Given that the experience of intrusive memories and physiological arousal are common symptoms of PTSD, the relationship between sex hormones, emotional memory formation, and fear association seems to be implicated in women’s vulnerability to the disorder.

Sex Differences in Stress Neurocircuitry

Another area of research into the discrepancy in PTSD prevalence between men and women is potential differences in brain anatomy and function responsible for fear conditioning. For example, the amygdala plays a key role in conditioned fear and has been shown to activate differently in healthy women and men when exposed to threatening conditions [37, 95]. Other brain structures are at play in these differences, too; women displayed greater activation than men in the dorsal anterior cingulate cortex (ACC), hippocampus, periaqueductal gray region of the brainstem, and cerebellum in response to viewing fearful faces [37]. These patterns of enhanced activity compared to men were sustained in healthy women when individuals were expecting a mild shock [96]. These findings were also confirmed in a meta-analysis of 65 studies showing that women experienced greater activation in the subcallosal ACC, thalamus, midbrain, and brainstem when exposed to affective stimuli [97]. Interestingly, the studies included in the meta-analysis did not consider female hormonal state, indicating that gonadal hormones are not solely responsible for sex differences. Rather, we must consider the organization of the male versus female brain in utero as being responsible for some of the differences noted here.

Among women exposed to trauma and those with PTSD, there is comparatively more activity in the dorsal brainstem (including the superior colliculi, reticular activating system, and midbrain periaqueductal gray region) compared to men with any level of trauma exposure or PTSD, suggesting that brainstem activity is enhanced in women following trauma exposure but may not be as relevant in the pathophysiology of PTSD among males. These are the same regions which are activated more readily in women than men in healthy samples being exposed to aversive stimuli suggesting baseline sex differences regardless of trauma exposure or PTSD status [37, 96, 97]. Greater brainstem arousal in women is also associated with autonomic arousal, orienting to threat, and an automatic alarm mechanism. Prospective studies have found that heightened autonomic arousal (i.e., tachycardia, hyperventilation) in the immediate aftermath of trauma is associated with later development of PTSD [23]. While in these studies, women with PTSD showed increased activity in regions that may be responsible for PTSD acquisition, men showed an increase in amygdala inhibition via unexpected heightened hippocampal activity.

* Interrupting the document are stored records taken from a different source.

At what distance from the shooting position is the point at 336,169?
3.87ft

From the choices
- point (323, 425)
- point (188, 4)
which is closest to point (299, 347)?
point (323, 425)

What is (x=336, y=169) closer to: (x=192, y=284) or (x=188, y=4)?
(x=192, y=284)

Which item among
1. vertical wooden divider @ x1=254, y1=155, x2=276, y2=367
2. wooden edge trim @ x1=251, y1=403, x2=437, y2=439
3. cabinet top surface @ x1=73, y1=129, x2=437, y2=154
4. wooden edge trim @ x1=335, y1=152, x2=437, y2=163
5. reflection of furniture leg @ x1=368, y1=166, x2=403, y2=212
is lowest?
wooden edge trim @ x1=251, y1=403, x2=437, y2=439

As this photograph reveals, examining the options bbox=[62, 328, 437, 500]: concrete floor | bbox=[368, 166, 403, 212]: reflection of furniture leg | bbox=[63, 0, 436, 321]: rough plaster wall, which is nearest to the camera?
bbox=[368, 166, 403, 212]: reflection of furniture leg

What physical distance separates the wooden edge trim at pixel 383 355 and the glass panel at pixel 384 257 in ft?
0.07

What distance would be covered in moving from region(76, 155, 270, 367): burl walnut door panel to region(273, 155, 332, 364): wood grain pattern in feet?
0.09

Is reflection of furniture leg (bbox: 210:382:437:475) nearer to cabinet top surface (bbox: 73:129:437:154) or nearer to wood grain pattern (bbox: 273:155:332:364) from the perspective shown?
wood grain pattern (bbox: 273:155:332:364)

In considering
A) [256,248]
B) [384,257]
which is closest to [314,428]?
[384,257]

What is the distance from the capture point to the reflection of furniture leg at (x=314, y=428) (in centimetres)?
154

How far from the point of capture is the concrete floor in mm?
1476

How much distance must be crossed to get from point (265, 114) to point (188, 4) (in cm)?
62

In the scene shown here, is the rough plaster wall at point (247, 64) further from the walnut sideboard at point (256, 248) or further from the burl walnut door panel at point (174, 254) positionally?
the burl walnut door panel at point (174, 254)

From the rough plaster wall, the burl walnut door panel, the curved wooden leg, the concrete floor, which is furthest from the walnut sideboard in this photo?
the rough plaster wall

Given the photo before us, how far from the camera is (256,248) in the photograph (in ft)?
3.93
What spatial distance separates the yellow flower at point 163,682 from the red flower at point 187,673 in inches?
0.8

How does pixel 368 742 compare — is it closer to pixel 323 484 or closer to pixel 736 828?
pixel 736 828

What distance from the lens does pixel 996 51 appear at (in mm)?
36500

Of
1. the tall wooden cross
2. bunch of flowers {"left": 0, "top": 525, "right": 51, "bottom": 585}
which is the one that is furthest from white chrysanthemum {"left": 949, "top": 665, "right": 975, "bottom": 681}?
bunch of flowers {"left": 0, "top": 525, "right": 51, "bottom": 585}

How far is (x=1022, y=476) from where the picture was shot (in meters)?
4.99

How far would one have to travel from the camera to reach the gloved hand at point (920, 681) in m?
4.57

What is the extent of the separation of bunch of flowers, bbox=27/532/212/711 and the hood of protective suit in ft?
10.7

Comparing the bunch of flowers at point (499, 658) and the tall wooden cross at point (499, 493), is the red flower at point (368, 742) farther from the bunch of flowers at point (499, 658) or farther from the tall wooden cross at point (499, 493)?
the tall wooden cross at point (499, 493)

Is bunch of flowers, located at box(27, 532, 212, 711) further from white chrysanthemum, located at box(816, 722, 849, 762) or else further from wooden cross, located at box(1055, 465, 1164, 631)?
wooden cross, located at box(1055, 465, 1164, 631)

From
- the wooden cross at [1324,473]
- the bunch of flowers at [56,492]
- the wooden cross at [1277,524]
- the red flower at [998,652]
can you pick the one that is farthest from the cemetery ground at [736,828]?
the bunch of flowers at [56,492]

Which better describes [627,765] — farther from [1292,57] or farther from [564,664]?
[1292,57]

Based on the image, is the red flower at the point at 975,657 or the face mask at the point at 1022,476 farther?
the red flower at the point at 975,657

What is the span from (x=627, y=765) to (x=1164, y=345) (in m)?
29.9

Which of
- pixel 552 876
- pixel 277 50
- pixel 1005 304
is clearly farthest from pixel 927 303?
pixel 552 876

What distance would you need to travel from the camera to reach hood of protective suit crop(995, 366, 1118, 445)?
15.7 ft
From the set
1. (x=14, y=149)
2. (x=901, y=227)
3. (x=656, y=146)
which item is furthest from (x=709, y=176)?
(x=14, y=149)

Because the hippocampus works with the ventral medial prefrontal cortex to inhibit amygdala activity, this greater hippocampal activity seen in men may suggest the greater contextual processing and activation of inhibitory networks over fear and arousal networks, contributing to the lower prevalence of PTSD in men [98].

Conclusions

Sex differences in PTSD prevalence are numerous and often attributed to one particular area of research investigation. This review attempts to shed light on the multiple types of differences that exist between the sexes, in order to explain women’s vulnerability to the development of this disorder after traumatic exposures. While overall, men may be the more visible recipients of care for PTSD due to the high-profile nature of war and combat trauma and their higher lifetime prevalence of trauma exposure, women are more vulnerable to the aftermath of traumatic events. This review highlights the unique contribution of neurobiology, hormonal shifts, and anatomy that may lead to risk or resilience for PTSD among females. Future research should take into consideration the endocrine conditions, specifically menstrual phase and oral contraceptive use, under which women experience traumatic events as reproductive hormones have pronounced impact on neurochemistry and stress neurocircuitry underlying the development of PTSD.